Marquette High Students Win First Place in St. Louis Fed Challenge


ST. LOUIS -- A team of five students from Marquette High School has won the St. Louis area "2001 Fed Challenge," an economics competition sponsored by the Federal Reserve Bank of St. Louis.

The Marquette team beat teams from Beaumont High, Clayton High (which won second place), Crossroads, Hazelwood Central, and West Jr. High from Columbia, Mo. The five Marquette students are Mandy Giovanoni, Allison Hartman, Niel Holbrook, Thomson Kao and Silpa Kaza. Their teacher is Eva Johnston. Paul Christopher, a senior economist for A.G. Edwards, served as coach.

The Marquette team will go on to participate in the Eighth Federal Reserve District competition for the Fed Challenge on April 4 against teams from the St. Louis Fed's branch cities of Louisville, Little Rock and Memphis. The winner of that round will then represent the District at the Federal Reserve's national finals on April 28-30 in Washington, D.C.

Each team in the Fed Challenge makes a 15-minute presentation, based on their research, before a panel of judges at a mock meeting of the Federal Open Market Committee, the Federal Reserve's policymaking body. Team members also have to answer the judges' questions about their research and the Federal Reserve. Although five students made up each team, the Fed Challenge in many cases involves other students who serve as researchers, advisors, technical and graphic support, and practice-session judges.

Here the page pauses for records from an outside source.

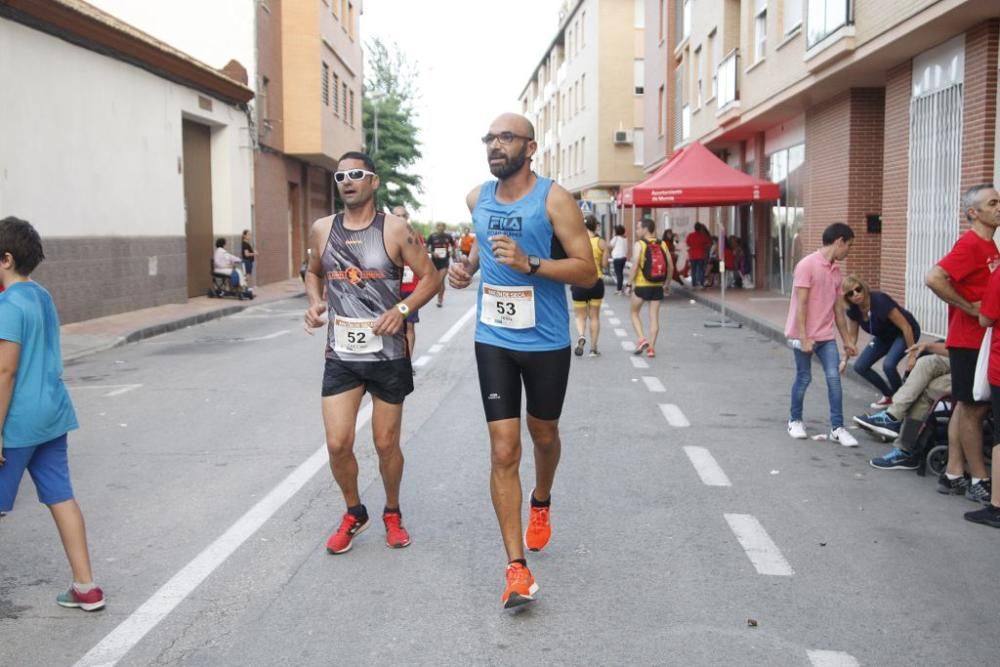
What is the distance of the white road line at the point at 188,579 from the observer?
4020 millimetres

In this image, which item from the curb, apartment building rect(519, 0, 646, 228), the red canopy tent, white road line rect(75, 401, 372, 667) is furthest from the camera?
apartment building rect(519, 0, 646, 228)

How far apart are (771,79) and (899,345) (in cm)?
1450

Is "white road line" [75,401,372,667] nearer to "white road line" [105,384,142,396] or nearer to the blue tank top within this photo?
the blue tank top

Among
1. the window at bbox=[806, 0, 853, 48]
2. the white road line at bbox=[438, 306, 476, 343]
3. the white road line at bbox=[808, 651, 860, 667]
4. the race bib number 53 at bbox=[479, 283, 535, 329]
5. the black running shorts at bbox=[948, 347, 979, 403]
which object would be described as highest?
the window at bbox=[806, 0, 853, 48]

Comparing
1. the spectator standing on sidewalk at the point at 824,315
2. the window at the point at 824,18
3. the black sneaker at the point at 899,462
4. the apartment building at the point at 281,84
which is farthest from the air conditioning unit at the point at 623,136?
the black sneaker at the point at 899,462

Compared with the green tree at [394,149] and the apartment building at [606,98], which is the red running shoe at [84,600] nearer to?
the apartment building at [606,98]

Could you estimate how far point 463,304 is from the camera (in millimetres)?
24641

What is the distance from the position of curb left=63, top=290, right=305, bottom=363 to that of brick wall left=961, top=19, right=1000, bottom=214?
11662 mm

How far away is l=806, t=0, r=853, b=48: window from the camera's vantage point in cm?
1638

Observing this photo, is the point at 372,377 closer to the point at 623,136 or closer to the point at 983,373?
the point at 983,373

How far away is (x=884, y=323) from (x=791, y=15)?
45.1ft

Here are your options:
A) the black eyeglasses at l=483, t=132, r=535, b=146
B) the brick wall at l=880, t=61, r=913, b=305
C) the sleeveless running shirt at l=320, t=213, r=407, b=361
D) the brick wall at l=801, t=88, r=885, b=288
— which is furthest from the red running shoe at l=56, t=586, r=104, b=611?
the brick wall at l=801, t=88, r=885, b=288

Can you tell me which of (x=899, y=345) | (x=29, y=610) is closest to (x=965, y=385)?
(x=899, y=345)

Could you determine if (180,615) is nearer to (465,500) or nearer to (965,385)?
(465,500)
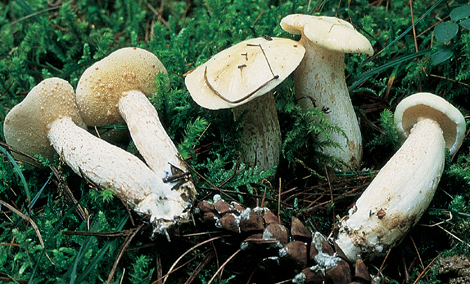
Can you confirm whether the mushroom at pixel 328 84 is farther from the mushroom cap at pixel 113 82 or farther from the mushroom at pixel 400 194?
the mushroom cap at pixel 113 82

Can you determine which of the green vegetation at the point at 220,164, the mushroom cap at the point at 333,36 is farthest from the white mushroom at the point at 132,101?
the mushroom cap at the point at 333,36

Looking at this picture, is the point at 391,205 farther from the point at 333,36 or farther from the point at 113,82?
the point at 113,82

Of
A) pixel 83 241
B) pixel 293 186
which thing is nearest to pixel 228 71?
pixel 293 186

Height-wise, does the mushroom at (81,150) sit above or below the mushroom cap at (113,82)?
below

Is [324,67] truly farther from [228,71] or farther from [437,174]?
[437,174]

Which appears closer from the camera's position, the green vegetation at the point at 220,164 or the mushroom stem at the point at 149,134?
the green vegetation at the point at 220,164

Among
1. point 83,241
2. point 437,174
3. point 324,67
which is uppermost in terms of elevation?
point 324,67
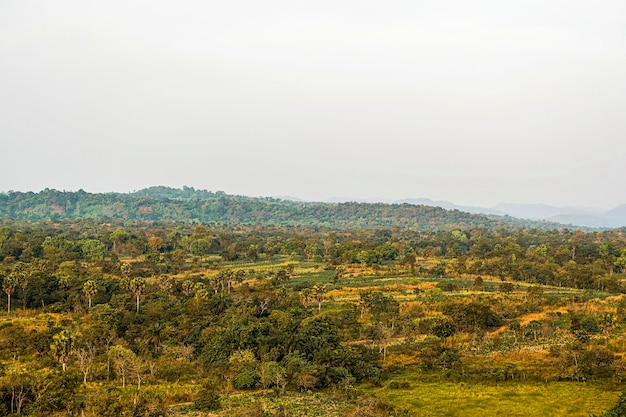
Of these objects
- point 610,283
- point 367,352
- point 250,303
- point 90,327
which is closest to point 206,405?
point 367,352

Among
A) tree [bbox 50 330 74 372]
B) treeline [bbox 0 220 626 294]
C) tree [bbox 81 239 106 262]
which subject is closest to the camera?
tree [bbox 50 330 74 372]

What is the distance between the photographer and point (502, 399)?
33031 millimetres

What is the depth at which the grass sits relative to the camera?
30781mm

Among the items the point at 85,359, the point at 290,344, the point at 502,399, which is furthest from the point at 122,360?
the point at 502,399

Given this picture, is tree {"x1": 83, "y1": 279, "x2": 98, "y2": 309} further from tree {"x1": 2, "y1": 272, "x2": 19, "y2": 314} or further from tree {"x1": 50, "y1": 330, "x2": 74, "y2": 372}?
tree {"x1": 50, "y1": 330, "x2": 74, "y2": 372}

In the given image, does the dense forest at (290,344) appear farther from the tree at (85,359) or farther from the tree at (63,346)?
the tree at (85,359)

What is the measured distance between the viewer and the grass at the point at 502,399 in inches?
1212

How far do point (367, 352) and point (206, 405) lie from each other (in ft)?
54.8

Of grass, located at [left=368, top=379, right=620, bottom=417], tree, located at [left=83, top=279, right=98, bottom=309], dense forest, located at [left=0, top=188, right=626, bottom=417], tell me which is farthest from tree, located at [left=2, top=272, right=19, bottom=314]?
grass, located at [left=368, top=379, right=620, bottom=417]

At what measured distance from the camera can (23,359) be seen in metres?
40.2

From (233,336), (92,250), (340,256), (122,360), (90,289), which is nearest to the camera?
(122,360)

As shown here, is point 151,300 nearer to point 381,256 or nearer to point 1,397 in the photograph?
point 1,397

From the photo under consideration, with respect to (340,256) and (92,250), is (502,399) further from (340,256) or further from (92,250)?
(92,250)

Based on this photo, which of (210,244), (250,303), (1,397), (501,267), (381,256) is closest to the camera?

The St. Louis Fed encourages all the student teams to consult a variety of sources to prepare their presentations, including the business sections of local and national newspapers, financial journals and the Internet.

The judges for the St. Louis competition were Gaetano Antinolfi, an assistant professor of economics at Washington University in St. Louis; Rachel Balbach, an economist; Steve Fazarri, professor and chair of the Department of Economics at Washington University in St. Louis; Sarapage McCorkle, director of the Center for Entrepreneurship and Economic Education at the University of Missouri-St. Louis; and Mary Anne Pettit, associate director of the Office of Economic Education and Business Research at Southern Illinois University at Edwardsville.

With branches in Little Rock, Louisville and Memphis, the Federal Reserve Bank of St. Louis serves the Eighth Federal Reserve District, which includes all of Arkansas, eastern Missouri, southern Indiana, southern Illinois, western Kentucky, western Tennessee and northern Mississippi. In addition to serving as a bank for depository institutions and the U.S. government, each Reserve Bank monitors economic conditions in its District, participates in formulating monetary policy, and supervises state-chartered member banks and bank holding companies to foster safety and soundness of its District's banking and financial institutions and to protect the credit rights of consumers.